Atropelamos as palavras por querer aproveitar aquele breve momento e esclarecer qualquer mal-entendido que tenha havido entre nós.

— Agora que você sabe sobre mim e o Ethan, peço desculpas se causei alguma dificuldade entre você e o Brian.

— A culpa foi da minha insegurança. Demorei muito tempo até me decidir.

— Eu gosto do Foxie como um irmão e torço para que vocês fiquem juntos por muito tempo.

— Eu espero que o melhor aconteça entre você e o Cap. — disse com toda sinceridade — Ele é uma pessoa incrível que eu respeito e admiro muito.

— Vou aproveitar cada dia com ele e me afastar se for preciso para protegê–lo. — finalizei.

Terminada a conferência, Ethan acondicionou as armas e munições dentro da outra sacola grande, onde transportava o rifle de uso profissional e que ficaria camuflada na mala do carro. No coldre colocou a pistola Taurus que sempre usava.

— Tudo pronto. Já podemos ir.

Me despedi do Brian com um abraço bem demorado, agora que estava tudo esclarecido a namorada não precisava sentir ciúmes.

— Não é uma despedida para sempre. Prometo que nos veremos antes de você sentir minha falta.

— Só dizer onde você tá que iremos te encontrar, Mikah.

— Já estou com saudades. — confessei abraçada ao meu amigo, sem conseguir disfarçar a emoção.

— Nós somos os mocinhos da franquia. No final nos damos bem. Sobrevivemos. — disse para me dar confiança.

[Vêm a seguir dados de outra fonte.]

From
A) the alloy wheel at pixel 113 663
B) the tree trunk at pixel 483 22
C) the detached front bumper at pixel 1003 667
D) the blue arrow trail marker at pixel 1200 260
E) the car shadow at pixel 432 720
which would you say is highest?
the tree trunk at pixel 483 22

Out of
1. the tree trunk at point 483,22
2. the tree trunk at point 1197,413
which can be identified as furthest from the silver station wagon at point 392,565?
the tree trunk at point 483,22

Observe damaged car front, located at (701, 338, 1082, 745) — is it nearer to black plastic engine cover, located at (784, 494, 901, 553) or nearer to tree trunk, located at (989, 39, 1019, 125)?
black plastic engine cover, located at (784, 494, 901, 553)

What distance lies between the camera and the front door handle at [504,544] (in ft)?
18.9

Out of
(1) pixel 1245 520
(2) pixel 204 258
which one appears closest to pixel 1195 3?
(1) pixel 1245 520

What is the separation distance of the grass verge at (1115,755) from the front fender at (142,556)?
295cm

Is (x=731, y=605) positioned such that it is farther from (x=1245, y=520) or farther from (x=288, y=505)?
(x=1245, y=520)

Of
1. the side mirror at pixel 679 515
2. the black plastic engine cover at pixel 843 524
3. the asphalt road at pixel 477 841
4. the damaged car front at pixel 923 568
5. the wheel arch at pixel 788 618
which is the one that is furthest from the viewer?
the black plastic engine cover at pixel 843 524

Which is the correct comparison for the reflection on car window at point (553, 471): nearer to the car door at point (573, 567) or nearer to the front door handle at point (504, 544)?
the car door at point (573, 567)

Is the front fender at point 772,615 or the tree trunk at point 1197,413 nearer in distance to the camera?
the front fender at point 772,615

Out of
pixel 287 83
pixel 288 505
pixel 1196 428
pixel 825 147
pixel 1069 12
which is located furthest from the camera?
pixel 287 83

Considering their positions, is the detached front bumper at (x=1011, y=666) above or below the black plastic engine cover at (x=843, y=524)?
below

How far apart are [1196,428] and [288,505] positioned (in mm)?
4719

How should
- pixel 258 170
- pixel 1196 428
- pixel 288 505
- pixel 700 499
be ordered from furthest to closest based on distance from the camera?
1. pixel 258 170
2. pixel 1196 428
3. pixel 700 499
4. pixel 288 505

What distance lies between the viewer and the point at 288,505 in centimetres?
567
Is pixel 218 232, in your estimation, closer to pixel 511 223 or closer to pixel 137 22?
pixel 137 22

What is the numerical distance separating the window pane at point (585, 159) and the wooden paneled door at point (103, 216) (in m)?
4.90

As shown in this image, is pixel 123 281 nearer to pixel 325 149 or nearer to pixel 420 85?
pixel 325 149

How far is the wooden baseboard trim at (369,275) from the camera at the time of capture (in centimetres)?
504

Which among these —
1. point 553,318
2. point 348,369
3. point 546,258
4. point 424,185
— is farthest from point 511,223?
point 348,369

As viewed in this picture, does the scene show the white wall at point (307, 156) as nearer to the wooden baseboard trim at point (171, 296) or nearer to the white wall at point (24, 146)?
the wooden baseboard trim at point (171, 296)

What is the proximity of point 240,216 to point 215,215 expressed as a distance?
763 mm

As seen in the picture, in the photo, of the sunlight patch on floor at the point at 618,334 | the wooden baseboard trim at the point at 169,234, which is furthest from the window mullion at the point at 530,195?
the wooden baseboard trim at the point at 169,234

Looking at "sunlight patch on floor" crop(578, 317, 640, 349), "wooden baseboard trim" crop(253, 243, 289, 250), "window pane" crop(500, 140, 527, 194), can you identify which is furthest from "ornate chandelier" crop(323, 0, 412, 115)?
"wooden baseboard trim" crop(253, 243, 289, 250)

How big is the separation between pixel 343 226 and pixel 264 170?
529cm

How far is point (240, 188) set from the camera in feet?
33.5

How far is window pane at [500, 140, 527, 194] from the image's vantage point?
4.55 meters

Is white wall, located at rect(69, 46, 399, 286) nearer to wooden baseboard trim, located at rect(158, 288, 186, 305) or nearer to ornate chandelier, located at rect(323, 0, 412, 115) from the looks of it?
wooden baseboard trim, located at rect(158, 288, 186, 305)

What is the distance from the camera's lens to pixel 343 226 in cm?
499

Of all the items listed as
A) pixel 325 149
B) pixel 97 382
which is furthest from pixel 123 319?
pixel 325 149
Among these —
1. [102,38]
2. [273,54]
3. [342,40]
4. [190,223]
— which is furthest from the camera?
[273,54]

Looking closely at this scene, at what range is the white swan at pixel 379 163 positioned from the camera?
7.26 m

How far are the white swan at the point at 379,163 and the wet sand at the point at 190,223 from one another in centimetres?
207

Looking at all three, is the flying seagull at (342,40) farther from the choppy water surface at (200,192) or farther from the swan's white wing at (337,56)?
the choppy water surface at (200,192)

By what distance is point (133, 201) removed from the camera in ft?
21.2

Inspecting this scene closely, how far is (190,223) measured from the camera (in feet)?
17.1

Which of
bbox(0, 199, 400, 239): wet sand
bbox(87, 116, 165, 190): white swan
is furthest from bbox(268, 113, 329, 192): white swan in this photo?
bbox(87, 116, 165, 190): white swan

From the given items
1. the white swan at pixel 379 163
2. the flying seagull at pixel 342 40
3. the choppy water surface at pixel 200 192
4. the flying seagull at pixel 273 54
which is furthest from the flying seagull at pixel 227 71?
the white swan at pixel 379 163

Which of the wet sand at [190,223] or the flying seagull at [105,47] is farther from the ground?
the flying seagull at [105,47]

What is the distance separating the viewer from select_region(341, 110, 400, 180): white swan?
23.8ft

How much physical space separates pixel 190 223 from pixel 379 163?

— Aahh raposinha, você é a melhor pessoa que eu conheci aqui.

— Eu sei. — reconheceu sem nenhuma humildade — Eu vi o roteiro da viagem. Ele vai querer pilotar 12/16 horas direto, mesmo que o faça sentir dor quando chegarem. Não deixa. Sei que está tomando remédios outra vez, precisa comer. Obrigue ele a se alimentar. Ok?

— Vou tentar, mas você sabe que o Capitão é teimoso quando quer.

— Você consegue. Cuide para que ele chegue inteiro e pronto pra ação, se for necessário.

— Esse será o meu argumento.

Eu não queria chorar e tornar a despedida dramática, então me virei para a Sarah e a abracei sem cerimônia.

— Vocês estão começando algo lindo e forte. Quero que vivam isso sem preocupações. Fiquem bem e se cuidem.

Ethan se aproximou para se despedir da cunhada e do irmão.

— Brian, assim que eu tiver a certeza do que vou fazer, te aviso. Será uma separação breve. Não vamos ficar longe por muito tempo.

— Eu sei irmão. Tô aqui pra tudo que vocês precisarem.

— Eu digo o mesmo, Cap. Pode contar comigo. — Sarah anuiu.

Saímos de casa e nos abraçamos mais vezes antes de entrarmos no carro, prolongando ao máximo a despedida. Pelo retrovisor da Hilux, observei o novo casal abraçados, até perder a imagem de vista quando atravessamos os portões do condomínio.

Ethan segurou minha mão e sorriu sem dizer nada. Nosso olhar expressava tristeza pelo que momentaneamente deixamos para trás e a incerteza do caminho que escolhemos seguir à nossa frente.